Calculating Impulse & Work of a Tennis Ball Hit by Racquet

[Satoy]

My question is Atennis player receives a shot with the ball (0.06 kg)
traveling horizontally at 50 m/s and returns the shot with the ball traveling the opposite direction at 40 m/s (a) What is the impulse delivered to the ball by the racquet?
(b) What work does th racquet do on the ball?
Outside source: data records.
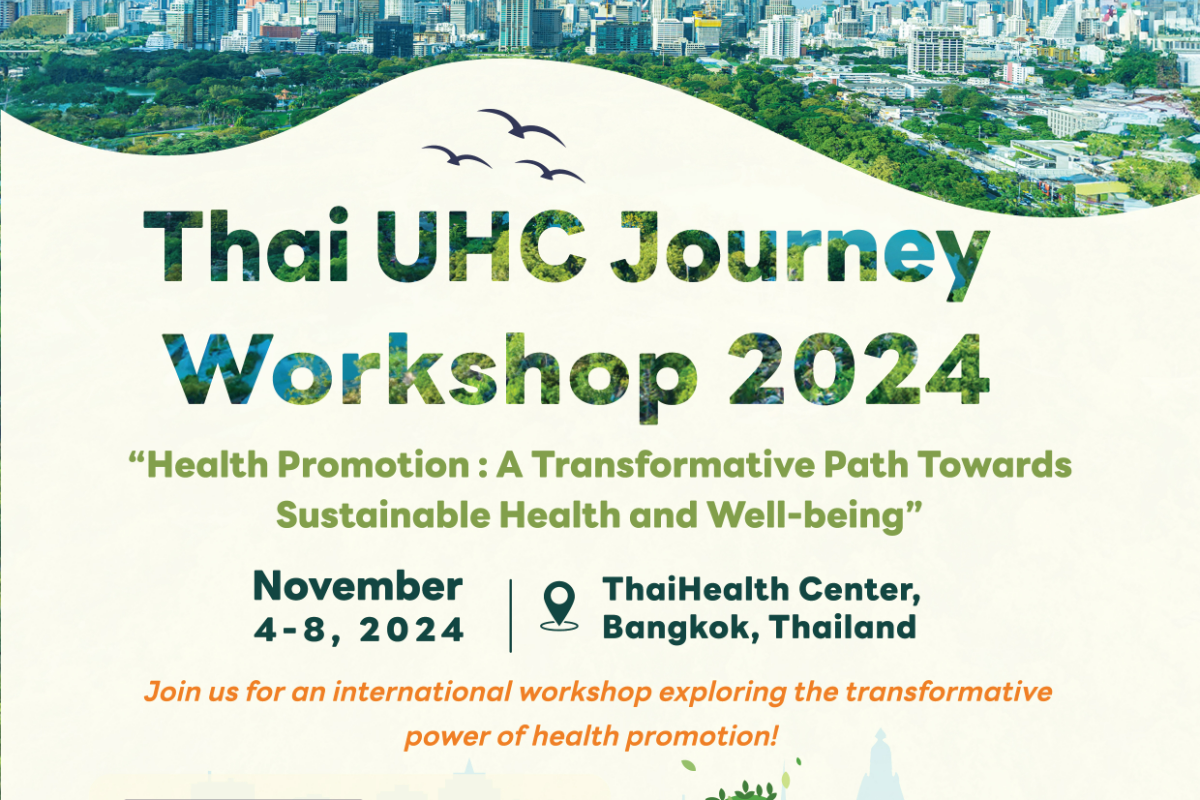 Thai UHC Journey Workshop 2024

“Health Promotion : A Transformative Path Towards Sustainable Health and Well-being”

November 4-8, 2024

ThaiHealth Center, Bangkok, Thailand

Join us for an international workshop exploring the transformative power of health promotion!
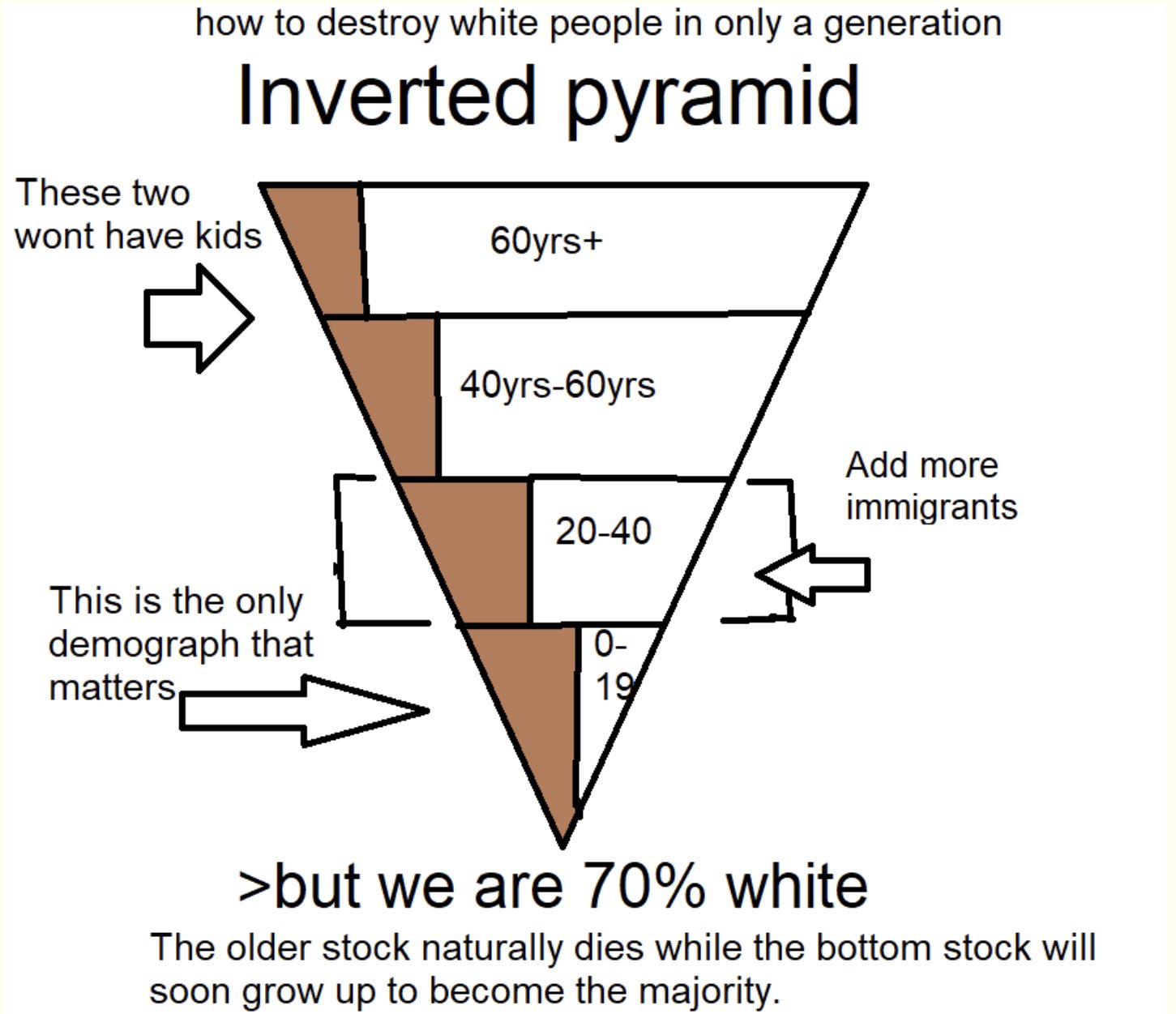 how to destroy white people in only a generation

Inverted pyramid

These two wont have kids

60yrs+

40yrs-60yrs

Add more immigrants

20-40

This is the only demograph that matters

0-19

>but we are 70% white

The older stock naturally dies while the bottom stock will soon grow up to become the majority.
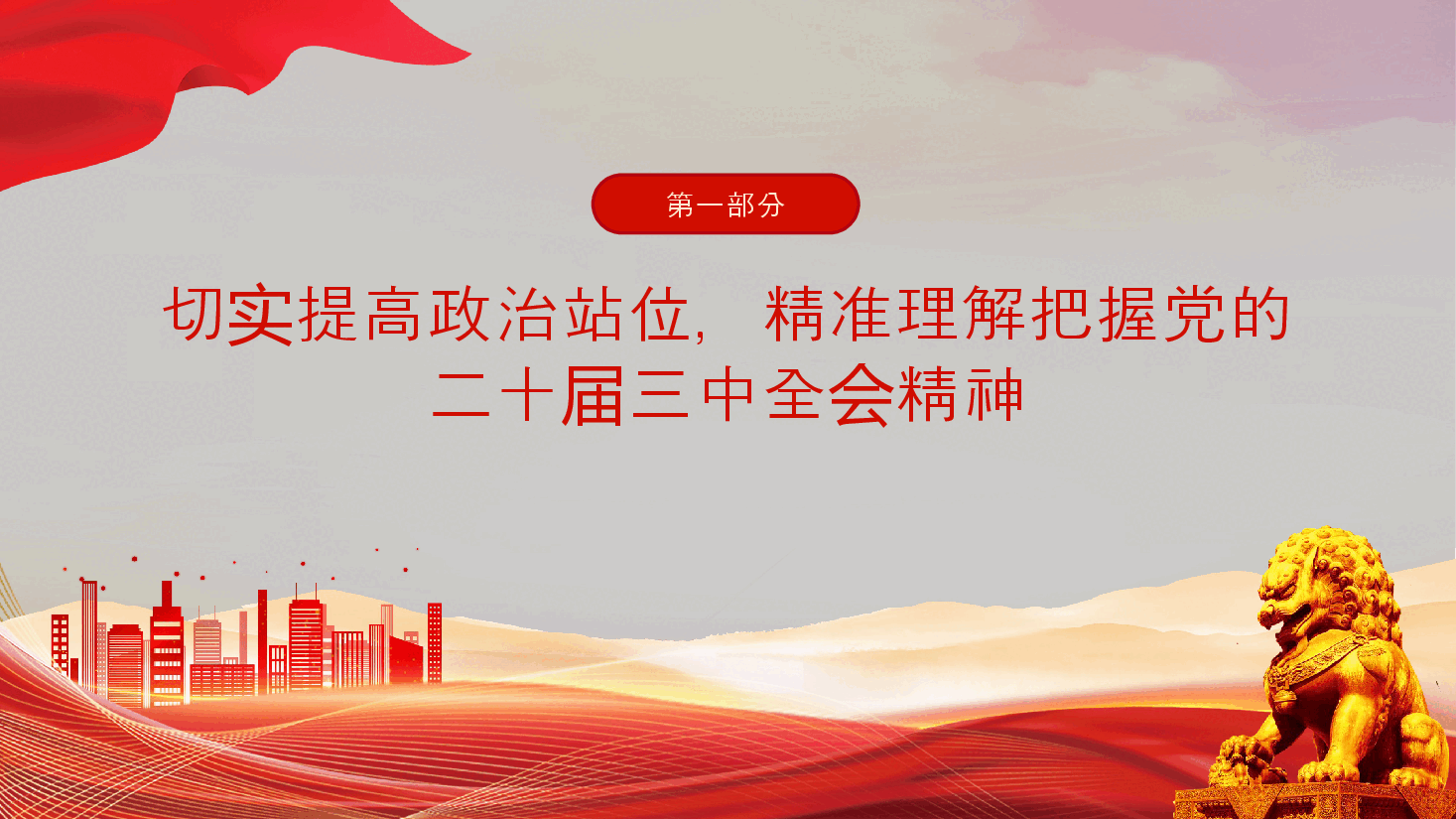 第一部分

切实提高政治站位，精准理解把握党的二十届三中全会精神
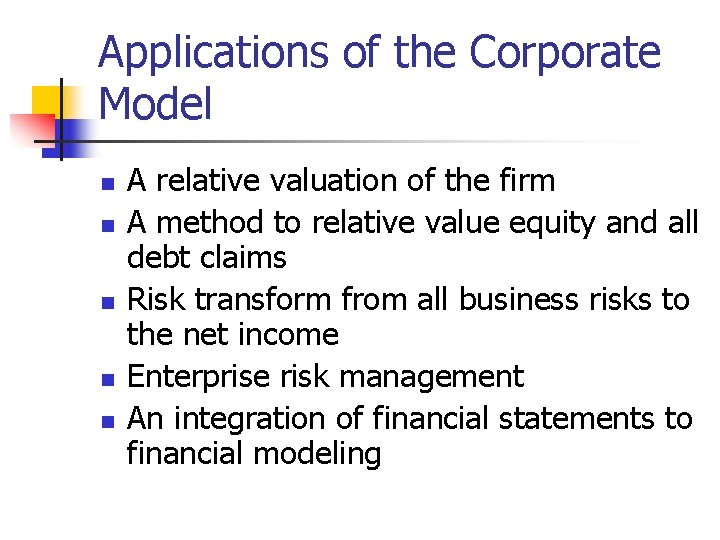 Applications of the Corporate Model

- A relative valuation of the firm
- A method to relative value equity and all debt claims
- Risk transform from all business risks to the net income
- Enterprise risk management
- An integration of financial statements to financial modeling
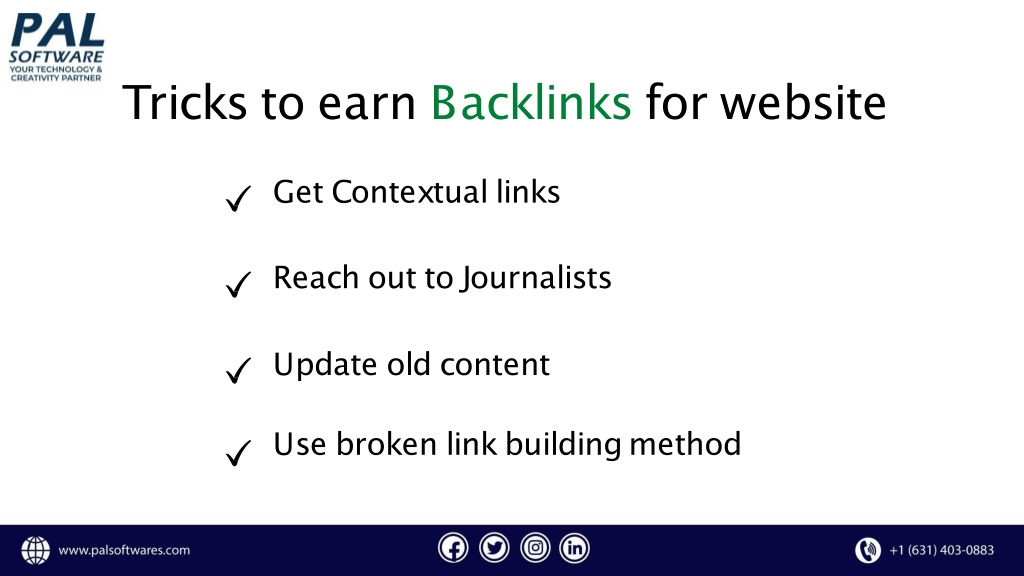 PAL
SOFTWARE
YOUR TECHNOLOGY &
CREATIVITY PARTNER

Tricks to earn Backlinks for website

✓ Get Contextual links

✓ Reach out to Journalists

✓ Update old content

✓ Use broken link building method

www.palsoftwares.com

+1 (631) 403-0883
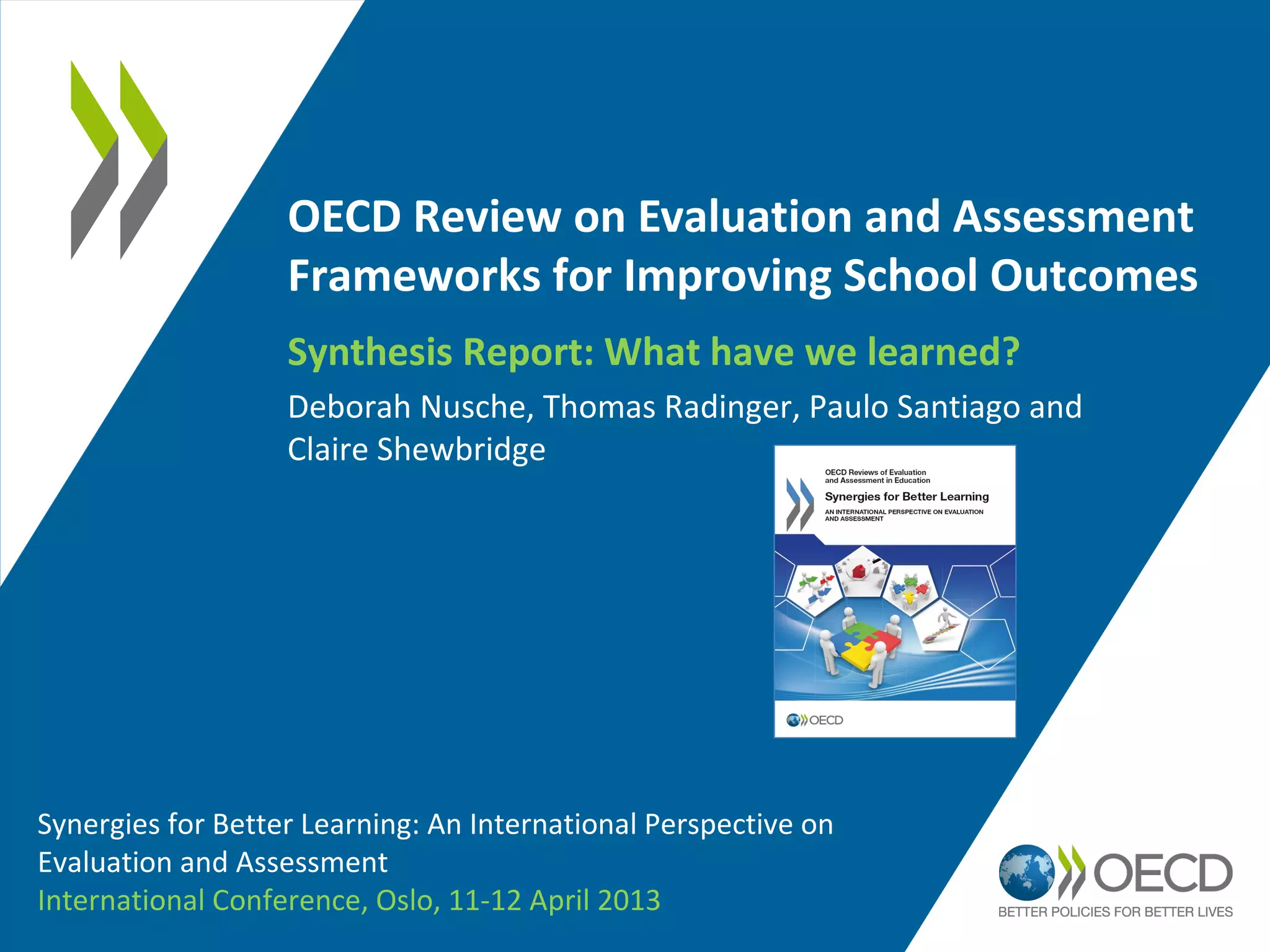 OECD Review on Evaluation and Assessment Frameworks for Improving School Outcomes

Synthesis Report: What have we learned?

Deborah Nusche, Thomas Radinger, Paulo Santiago and Claire Shewbridge

OECD Reviews of Evaluation and Assessment in Education

Synergies for Better Learning

AN INTERNATIONAL PERSPECTIVE ON EVALUATION AND ASSESSMENT

OECD

Synergies for Better Learning: An International Perspective on Evaluation and Assessment

International Conference, Oslo, 11-12 April 2013

OECD

BETTER POLICIES FOR BETTER LIVES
Ok I have done a force diagram but I can't figure out the forumla for (a) but on (b) The work done on the ball would be the change in velosity squared times half of the weight of the ball. Because of the Kentic engery therom. Right?

 

[stunner5000pt]

Impulse is \Delta p = F \Delta t
what is the change in momentum here?

the work is the change is kinetic nad potential energies
since there is no heigh difference here, just care about difference in kinetic energies

so w = Final - initial kinetic energies and you know kinetic energy is given by 1/2 mv^2, right?

 

[Satoy]

The change in momentum would be 90 m/s right 50-(-40). And I am not quite sure I understand your equation because I don't have a delta t. Do I?

 

[stunner5000pt]

The change in momentum would be 90 m/s right 50-(-40). And I am not quite sure I understand your equation because I don't have a delta t. Do I?

dont worry about the t the impulse is simplk the change in the momentum and omentum is p = MV

 

[Satoy]

the units would be kg*m/s for (a) right? And for (b) J

 

[stunner5000pt]

the units would be kg*m/s for (a) right? And for (b) J

yes those are the correct units

 

[dextercioby]

For the last part,apply the theorem of variation of KE:\Delta KE=W,where W stands for work done by forces acting on the ball...

Daniel.

 

[Doc Al]

The change in momentum would be 90 m/s right 50-(-40).

That's the change in velocity, not momentum.

 

[Satoy]

Ok I've got it now...thanks for all the help.